Another point could be looked into, is the memory controller. The QoS value would eventaully reaches the DDR controller, and getting parsed by it. In the DDR controller, there is really only 3 levels or 2 levels, depending on one synthesize time parameter (which I don't know). By default, QoS value > 14 are high level, and anything > 0 are medium level, then 0 is the low level. With this setting, there are 2 possibilities:

  • There is only 2 levels in the DDRC. By setting the EPDC to 15 doesn't get it into high level, only medium level, sharing the priority with PxP (if elevated)
  • There are 3 levels in DDRC. Then setting EPDC to 15 should get it to the high level.

In any case, it shouldn't matter as long as the EPDC RD channel is at 15 and everything else is at 0 (But I don't have anyway to check that).

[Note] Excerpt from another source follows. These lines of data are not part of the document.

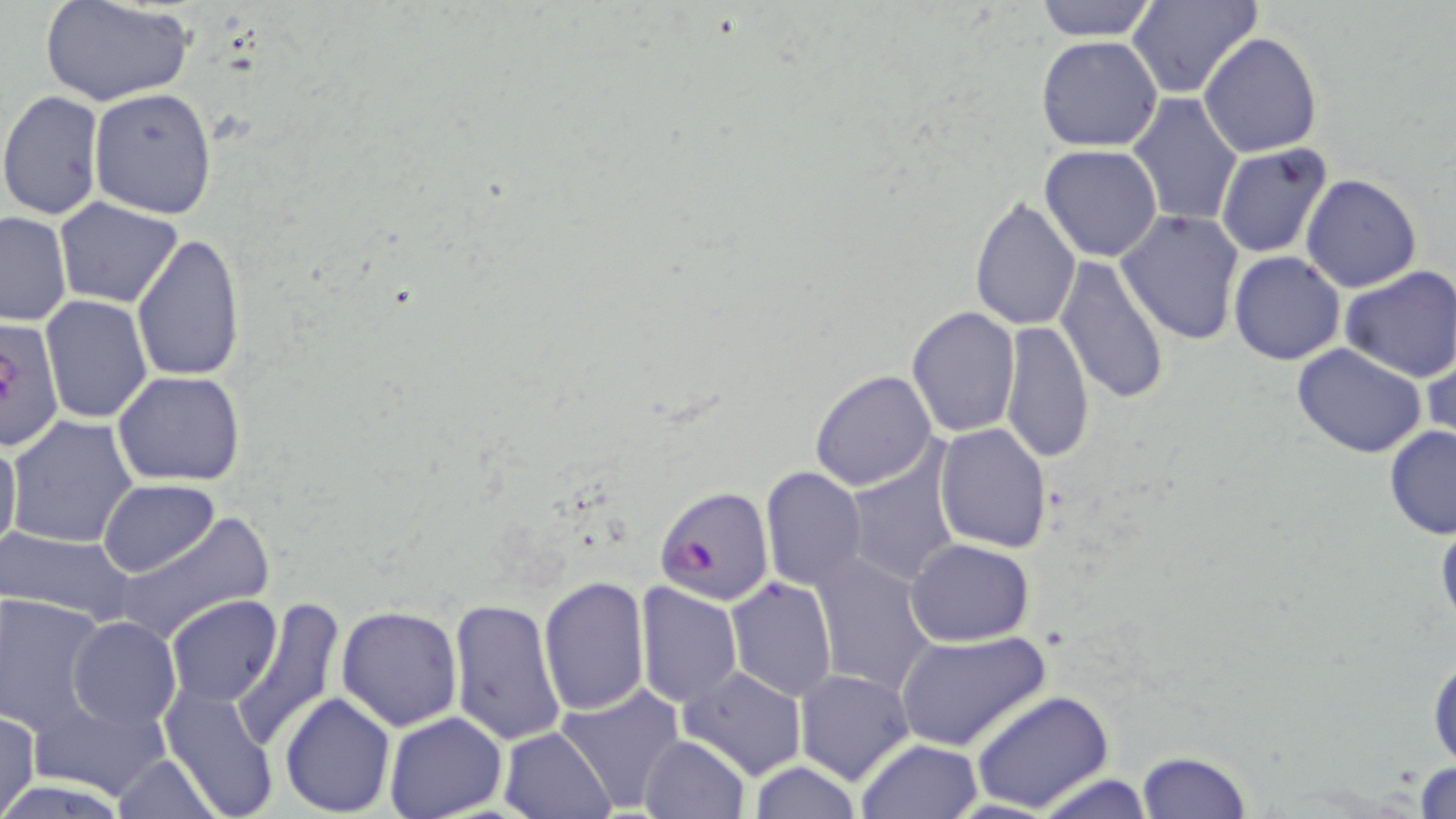
slide-level diagnosis = Plasmodium falciparum
modality = light microscopy
preparation = thin blood smear
field of view = single
uninfected red blood cell locations = approximate bounding boxes as [x1, y1, x2, y2] in pixels: [43, 0, 194, 108], [1032, 0, 1160, 41], [1128, 0, 1261, 99], [1198, 31, 1324, 158], [1036, 36, 1163, 151], [89, 87, 218, 217], [0, 90, 104, 219], [1127, 93, 1244, 227], [1039, 144, 1162, 261], [1215, 144, 1334, 259], [1299, 173, 1423, 293], [969, 195, 1081, 329], [55, 198, 182, 307], [1116, 209, 1245, 345], [0, 212, 72, 326], [131, 232, 245, 384], [1229, 251, 1345, 364], [1055, 254, 1173, 405], [1337, 265, 1455, 382], [40, 296, 153, 424], [907, 307, 1020, 437], [1000, 321, 1096, 466], [1421, 339, 1455, 452], [1292, 344, 1427, 459], [810, 369, 936, 491], [112, 371, 245, 488], [7, 413, 137, 546], [933, 424, 1053, 552], [1382, 426, 1455, 540], [0, 435, 22, 561], [845, 451, 960, 586], [759, 466, 869, 591], [99, 479, 219, 578], [115, 514, 273, 646], [1435, 514, 1456, 631], [0, 528, 136, 628], [905, 539, 1034, 646], [810, 551, 937, 696], [537, 575, 649, 715], [725, 577, 837, 701], [635, 582, 743, 708], [1, 593, 106, 733], [166, 595, 283, 707], [231, 598, 344, 749], [446, 598, 564, 745], [336, 605, 463, 730], [67, 617, 181, 730], [896, 629, 1051, 753], [1427, 645, 1455, 769], [678, 666, 807, 779], [795, 669, 915, 785], [159, 685, 282, 819], [557, 685, 685, 813], [970, 690, 1115, 813], [280, 692, 395, 814], [26, 695, 172, 802], [0, 708, 41, 818], [383, 710, 507, 819], [498, 727, 616, 819], [638, 735, 751, 819], [855, 738, 983, 819], [1136, 750, 1251, 818], [115, 755, 220, 818], [1412, 759, 1456, 816], [748, 762, 860, 818], [1030, 771, 1158, 818]
magnification = 1000x
Plasmodium falciparum-infected red blood cell locations = approximate bounding boxes as [x1, y1, x2, y2] in pixels: [0, 314, 65, 458], [657, 484, 774, 604]
image size = 1456×819 pixels
stain = May-Grünwald-Giemsa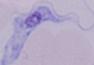
Summary:
  - Identification: trypanosome
  - Magnification: 1000x
  - Modality: micrographName the parasite shown.
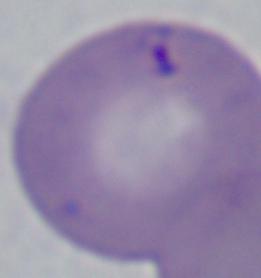

This is Babesia.

Summary:
  - Modality: micrograph
  - Magnification: 1000xClassify this cell by malaria status.
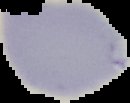

Uninfected.

image size = 130×103 pixels
image type = segmented cell region with the area outside set to black
preparation = thin blood filmReport the malaria status of this cell.
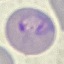

It is parasitized.

preparation = thin blood smear
image type = cell patch, automatically extracted from a larger field of view and resized to 64 × 64 pixels
capture = smartphone through the microscope eyepiece
stain = Giemsa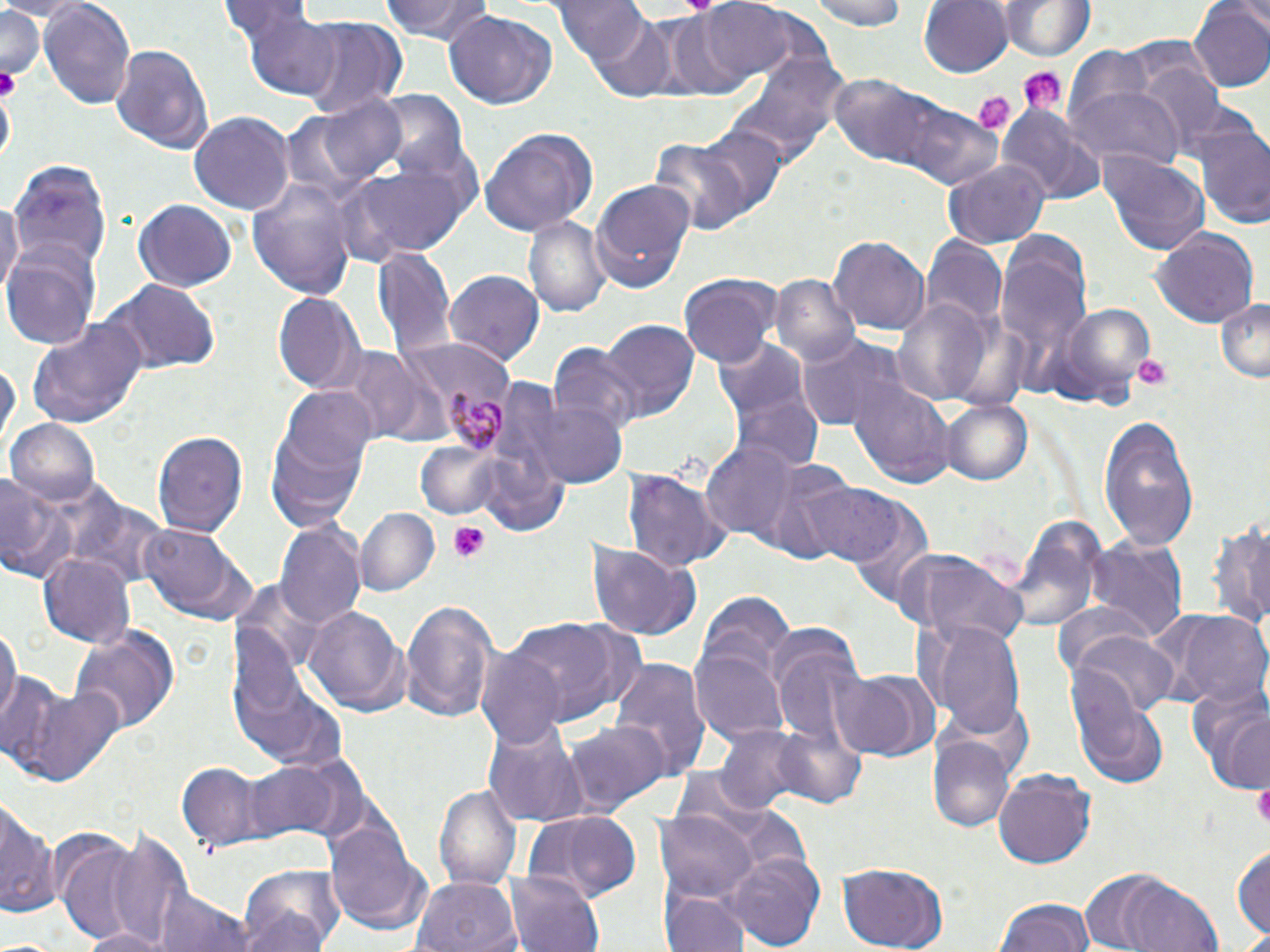
Approximate bounding boxes as (x1, y1, x2, y2) in pixels. Plasmodium malariae-infected red blood cell locations: (438, 383, 511, 453). Uninfected red blood cell locations: (382, 0, 496, 45), (552, 0, 660, 78), (700, 0, 801, 81), (806, 0, 910, 31), (917, 0, 1013, 78), (995, 0, 1097, 60), (39, 1, 136, 113), (1190, 1, 1270, 92), (0, 3, 44, 87), (238, 8, 346, 100), (444, 9, 557, 109), (653, 13, 738, 97), (583, 15, 677, 99), (291, 18, 405, 116), (110, 42, 216, 154), (733, 52, 843, 172), (1131, 59, 1229, 150), (829, 76, 932, 166), (1069, 88, 1182, 170), (290, 93, 411, 196), (374, 93, 468, 183), (885, 96, 1001, 189), (998, 105, 1101, 203), (189, 113, 293, 214), (1192, 118, 1270, 228), (692, 123, 789, 221), (476, 127, 597, 239), (649, 133, 760, 240), (1098, 151, 1211, 258), (348, 160, 472, 256), (945, 160, 1051, 248), (12, 161, 110, 276), (590, 178, 694, 294), (248, 180, 361, 299), (0, 197, 22, 303), (133, 197, 237, 289), (523, 214, 611, 321), (1149, 226, 1259, 329), (829, 235, 930, 336), (3, 239, 102, 350), (922, 239, 1006, 329), (995, 240, 1096, 387), (14, 242, 129, 417), (374, 246, 455, 362), (446, 270, 547, 365), (771, 276, 860, 367), (678, 280, 774, 368), (102, 281, 221, 375), (273, 292, 364, 395), (1213, 294, 1270, 383), (893, 297, 990, 404), (1055, 303, 1155, 404), (27, 316, 149, 428), (595, 321, 698, 422), (799, 336, 903, 433), (715, 337, 826, 473), (548, 343, 643, 438), (331, 346, 433, 444), (1, 356, 17, 452), (849, 378, 956, 486), (279, 387, 376, 483), (525, 395, 627, 489), (937, 396, 1031, 486), (1097, 413, 1197, 550), (264, 414, 368, 531), (6, 418, 100, 505), (153, 427, 248, 540), (702, 440, 800, 538), (416, 443, 498, 519), (475, 444, 574, 535), (756, 461, 861, 568), (622, 468, 729, 573), (0, 472, 72, 585), (801, 482, 902, 568), (58, 489, 170, 587), (835, 489, 932, 602), (355, 508, 440, 596), (1210, 517, 1270, 632), (275, 519, 366, 632), (1008, 519, 1104, 637), (139, 525, 235, 615), (1085, 538, 1187, 641), (584, 540, 700, 641), (39, 551, 135, 647), (904, 556, 1030, 646), (695, 591, 796, 699), (399, 596, 499, 726), (304, 606, 407, 716), (1160, 609, 1270, 707), (504, 616, 644, 723), (1, 620, 18, 730), (928, 621, 1029, 738), (69, 624, 182, 734), (768, 626, 866, 751), (1069, 629, 1178, 720), (691, 644, 790, 746), (476, 645, 567, 748), (609, 658, 711, 781), (831, 666, 939, 762), (4, 676, 124, 791), (1186, 683, 1270, 794), (1072, 685, 1171, 789), (483, 720, 587, 828), (562, 721, 672, 818), (714, 724, 815, 818), (770, 725, 868, 811), (930, 738, 1014, 833), (244, 758, 344, 845), (177, 762, 269, 848), (991, 767, 1098, 870), (434, 781, 520, 887), (0, 791, 57, 921), (657, 808, 756, 903), (526, 810, 641, 900), (327, 818, 427, 930), (48, 826, 164, 946), (106, 828, 196, 947), (1233, 840, 1270, 946), (721, 851, 825, 952), (836, 864, 949, 951), (239, 867, 346, 952), (1077, 867, 1224, 951), (509, 869, 606, 952), (410, 876, 519, 952), (151, 883, 252, 952), (662, 888, 752, 952), (995, 896, 1095, 952), (78, 926, 173, 952). Platelet locations: (1016, 68, 1066, 113), (971, 91, 1012, 134), (1131, 352, 1175, 392), (446, 522, 492, 563), (1253, 781, 1270, 827). Slide-level diagnosis: Plasmodium malariae. Optical microscopy. Thin blood smear. Captured at 1000x magnification. Single field of view. May-Grünwald-Giemsa-stained preparation. Image is 1270×952 pixels.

But then it just still doesn't work. There are few possible reasons, but from this thread: https://community.nxp.com/t5/i-MX-Processors/Priority-of-the-AXI-bus-in-i-MX7D/m-p/693806, it seems like one simply cannot change the QoS level. These registers are reserved for good reason, and NXP's broken code to change the QoS level just doesn't do anything. (I am not entirely convinced, as NXP seems to claim it fixes the stress test https://lists.denx.de/pipermail/u-boot/2017-August/302437.html To workaroudn the issue, either making sure your application code is not using lot of memory BW while the screen is refreshing, or switch to another processor (like i.MX6).